──────── Text passage
By Edward M. Lebow
Special Contributor to The Texas Lawbook
The recession hit Longview, Texas, steel cylinder manufacturer Norris Cylinder Company like a sledge hammer. In October 2008, orders for its high pressure cylinders ceased. In the words of Norris President Jerry Van Auken, “The phone just stopped ringing.” No calls from the big industrial gas companies like Air Gas, Air Liquide, Air Products or Praxair. And certainly no calls from any of the mom and pop welding companies.
Bad business conditions to be sure, but nothing unfair. Everyone was faced with the same situation. However, as 2009 wore on and 2010 began, Van Auken noticed that Norris’s sales were not picking up with the market. Customers were telling him that he would have to reduce his prices by 10, 20 or even 30 percent to get any business. Why? Because the Chinese producer Beijing Tianhai Industrial Company (“BTIC”) was offering its cylinders at rock bottom prices.
The only other U.S. producer of high pressure steel cylinders, Taylor Wharton International (“TWI”), was already on the rocks. It had entered bankruptcy late in 2009. Norris decided to double down on the U.S. market by purchasing TWI’s Huntsville, Alabama plant, a facility that produces smaller cylinders. This would be a nice complement to Norris’s Longview facility that turns out larger cylinders. But if Norris was to survive, it would have to do something about the Chinese onslaught. Import statistics were showing what Norris already knew from the market: Chinese sales were booming and domestic market share was rapidly shrinking.
It was not Norris that first contacted us at Haynes and Boone; we had in fact previously received a call from TWI about exploring an antidumping and countervailing duty (anti-subsidy) trade complaint against BTIC. Unfortunately, TWI was not able to stay in business long enough to seek relief from the unfair Chinese trade practices. Norris, as the last remaining U.S. producer, would have to go it alone, and Jerry Van Auken asked for our advice on whether he had a viable case.
We explained that a successful antidumping complaint would lead, in about a year’s time, to imposition of penalty duties equal to the amount by which the foreign producer was dumping its products into the United States. In other words, the antidumping law provides a variable levy that offsets the unfair trade practice.
Under internationally agreed norms, companies are not permitted to sell products into foreign markets at lower net ex-factory prices (i.e., at lower profit levels) than in their home market. This prevents companies from benefitting from a protected home market where they cover their fixed overhead while they simultaneously sell goods at less than full cost (often only slightly over variable cost) into other countries. If these sales at less than fair value result in injury to the domestic producers in the target country, under WTO rules, they can be offset with antidumping duties. The result is not protectionist; rather it is designed to maintain fair international pricing and promote free trade.
────────────────
──────── Collected data
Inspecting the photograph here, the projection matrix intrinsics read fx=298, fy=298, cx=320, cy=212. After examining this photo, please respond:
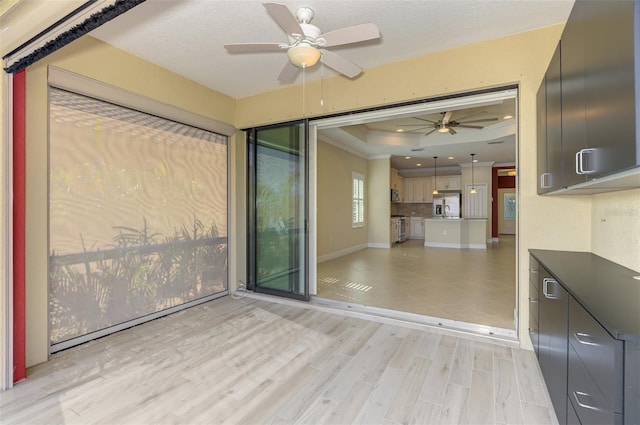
────────────────
List the big industrial gas companies named in the passage about Norris Cylinder Company.

Air Gas, Air Liquide, Air Products, Praxair